In accordance with the present disclosure, a method of manufacturing interior parts for a vehicle has an effect in that a symbol part in the form of letters or symbols can be implemented without disconnection to improve visibility. This is achieved by removing the symbol part in a state in which a first plating layer is formed on a surface of an injection molded product through electroless plating. The symbol part in the form of letters or symbols is printed on the injection molded product on which the first plating layer is formed. A second plating layer is formed on the surface of the injection molded product excluding the symbol part through electroplating. Light is thereby allowed to be emitted to the outside of the interior parts through an area where the symbol part is removed.

In addition, in accordance with the present disclosure, since the manufacture of an expensive mold for double injection of a polycarbonate (PC) material for forming a light-transmitting symbol part and an acrylonitrile butadiene styrene (ABS) material for forming a plating area is not required, reducing production cost may be achieved.

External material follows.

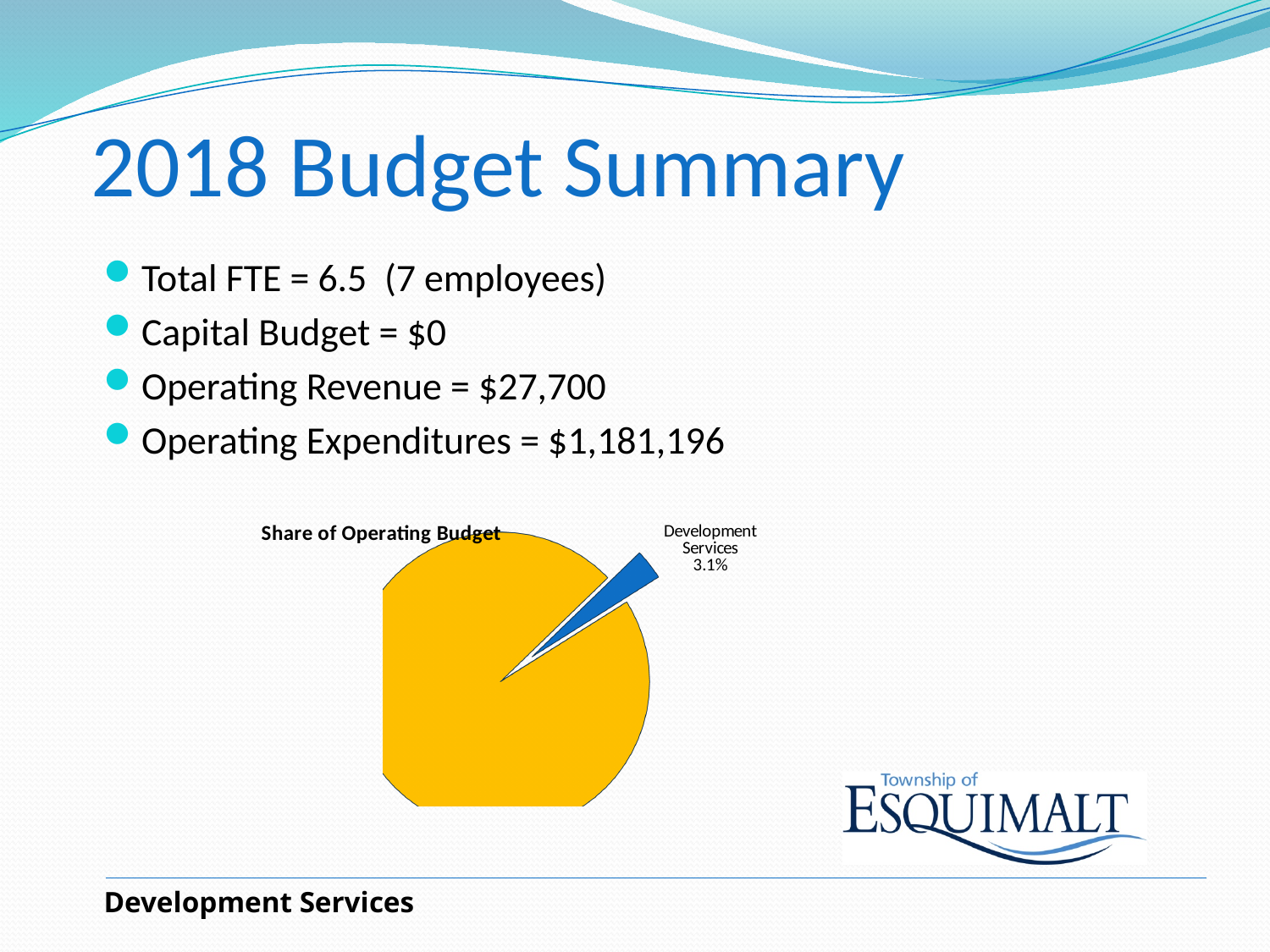
How many slices does the Share of Operating Budget pie chart have? 2 In the Share of Operating Budget pie chart, what share of the pie is not Development Services? 96.9% What is the title of the chart on the slide? Share of Operating Budget In the Share of Operating Budget pie chart, which slice is larger: the Development Services slice or the unlabelled yellow slice? the unlabelled yellow slice What colour is the Development Services slice in the Share of Operating Budget pie chart? blue What kind of chart is shown on the slide? pie chart In the Share of Operating Budget pie chart, which slice is the smallest? Development Services In the Share of Operating Budget pie chart, what share is labelled for Development Services? 3.1%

Although the present disclosure has been described with reference to the embodiment(s) shown in the drawings, this is merely illustrative. Various modifications may be made therefrom by those having ordinary skill in the art. Also, it should be understood that all or a part of the above-described embodiment(s) may be optionally combined and configured. Therefore, the true technical scope of the present disclosure should be defined by the technical spirit of the appended claims.

Claims

1. A method of manufacturing interior parts for a vehicle, the method comprising:

forming a first plating layer on a surface of an injection molded product through electroless plating;

printing a symbol part on the first plating layer;

partially removing the first plating layer to a size corresponding to the symbol part from a rear surface of the injection molded product;

forming a second plating layer on the first plating layer; and

removing the symbol part and the first plating layer from the surface of the injection molded product on which the second plating layer is formed.

2. The method of claim 1, wherein when removing the symbol part, the symbol part and the first plating layer are removed from the surface of the injection molded product through laser processing.

3. The method of claim 1, wherein when removing the symbol part, the symbol part and the first plating layer are sequentially removed from the surface of the injection molded product.

4. The method of claim 3, wherein removing the symbol part includes:

removing the symbol part from the surface of the injection molded product by chemical washing; and

removing the first plating layer by chemical washing.

5. The method of claim 1, wherein when printing the symbol part, the symbol part is printed on the first plating layer so that the first plating layer on which the symbol part is printed is electrically disconnected.

6. The method of claim 1, wherein when partially removing the first plating layer, the first plating layer is partially removed through laser processing so that the rear surface of the injection molded product corresponding to the removed size is electrically disconnected.

7. The method of claim 1, wherein when partially removing the first plating layer, the injection molded product is made of a light-transmitting material, and the rear surface of the injection molded product is exposed through the partial removal of the first plating layer so that a light emission display window facing the symbol part is formed.

8. The method of claim 1, wherein when forming the second plating layer, the second plating layer is formed, by electroplating, on the first plating layer on the remaining surface of the injection molded product, excluding the symbol part and the rear surface of the injection molded product.